Information provided:
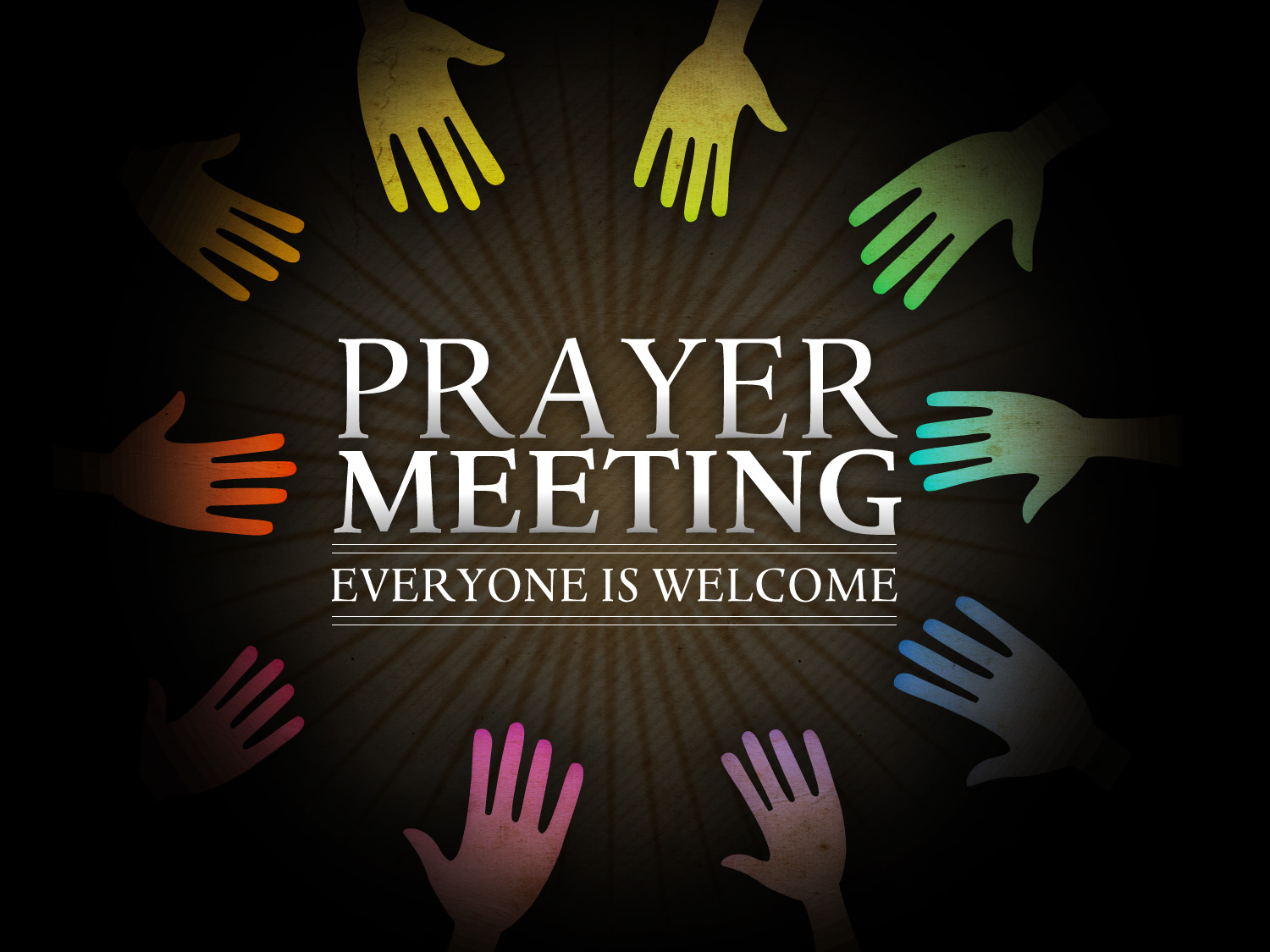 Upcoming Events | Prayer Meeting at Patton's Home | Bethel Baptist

* * *

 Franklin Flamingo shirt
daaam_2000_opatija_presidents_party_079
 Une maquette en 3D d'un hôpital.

* * *

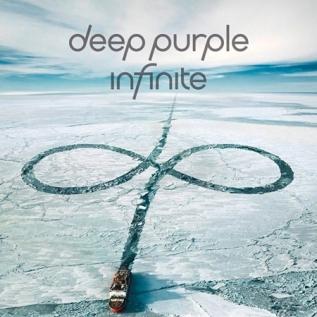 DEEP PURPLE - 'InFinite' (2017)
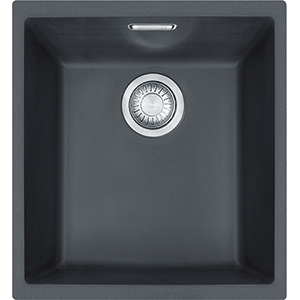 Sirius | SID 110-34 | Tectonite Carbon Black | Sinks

Task details: Beginning with the line holding "daaam_2000_opatija_presidents_party_079" and ending with the line holding "Une maquette en 3D d'un hôpital.", write out the stretch of material above exactly; add no further lines.

Answer to the exercise:
daaam_2000_opatija_presidents_party_079
 Une maquette en 3D d'un hôpital.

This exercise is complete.